Expected outcome: HumanEval moves from ~25/164 to ~95112/164 (seed-dependent).

For the 14B → 80.5% run, use recipe/multi_pair_14b.py with both data/pairs_7b_40.jsonl (warmup) and data/pairs_14b_multi_new60.jsonl. See REPRODUCE.md for the exact command and expected hardware.


Boundary conditions (where the recipe fails)
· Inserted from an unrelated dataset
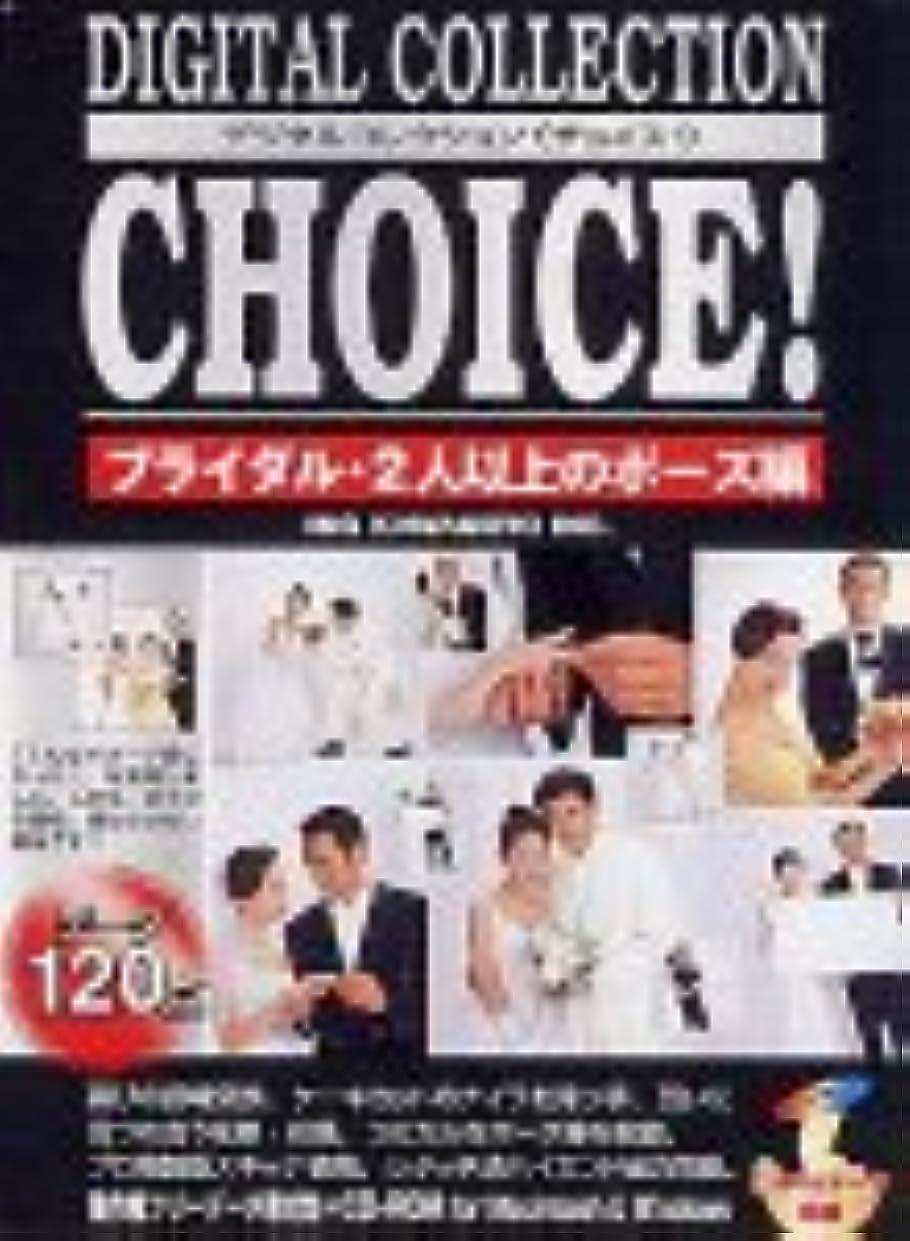 インシデント番号行Digital Collection Choice! No.27 ブライダル?2人以上のポーズ編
Recipe boundary conditions across 9 base models

The recipe works under stated conditions. We document four failure modes:

  1. Saturation: Qwen3-8B/14B-Base and Qwen2.5-72B-Base have so little headroom on HumanEval that mining produces zero or negative lift.
  2. Distribution mismatch: Pairs mined on simple problems do not transfer to BigCodeBench-Hard (library code) or MATH-500 (competition math). Catastrophic when ignored — see the over-correction case (Qwen3-4B MATH-500 dropped 299 → 69).
  3. Base capability floor: OLMo-2-7B at 5/164 baseline produces too few "fix" attempts to mine from.
  4. Self-correction trained on wrong→fix only: model over-doubts and degrades on correct outputs. Mixing right→stays-right traces recovers it.

See the paper's §3 for measurements; the boundary chart above shows the recipe's lift across all 9 base models we tested.


Adapters

The LoRA adapter weights for the headline 14B run (the 80.5% adapter) are ~200 MB and are not committed to this repo. They live separately:

The adapter is a standard peft LoRA over Qwen/Qwen2.5-14B. Load with:

from peft import PeftModel
from transformers import AutoModelForCausalLM, AutoTokenizer

base = AutoModelForCausalLM.from_pretrained("Qwen/Qwen2.5-14B", torch_dtype="bfloat16")
model = PeftModel.from_pretrained(base, "ranausmans/tinyforge-zero-qwen25-14b-lora")
tok = AutoTokenizer.from_pretrained("Qwen/Qwen2.5-14B")

Hardware used in the paper

Run GPU Time Cost
Qwen2.5-7B 40-pair recipe RTX 6000 Ada ~30 min <$1
Qwen2.5-14B multi-pair (80.5%) 1× H100 80GB ~95 min ~$3.50
Qwen2.5-3B GSM8K curriculum RTX 6000 Ada ~30 min <$1
Full eval suite (9 models, HE+HE++MBPP) 1× H100 ~3 hrs ~$8

All runs were on rented consumer/cloud GPUs (RunPod). Total spend documented in the paper was under $50.


Citation

@misc{usman2026tinyforgezero,
  title  = {How Far Can an Open Base Model Self-Improve?
            Recipes, Limits, and Test-Time Synergy},
  author = {Rana Usman},
  year   = {2026},
  eprint = {TBD},
  archivePrefix = {arXiv},
  primaryClass = {cs.AI}
}

License

MIT — see LICENSE. The mined pairs in data/ are derivatives of base-model outputs (Qwen2.5 family, Apache-2.0). Treat downstream redistribution accordingly.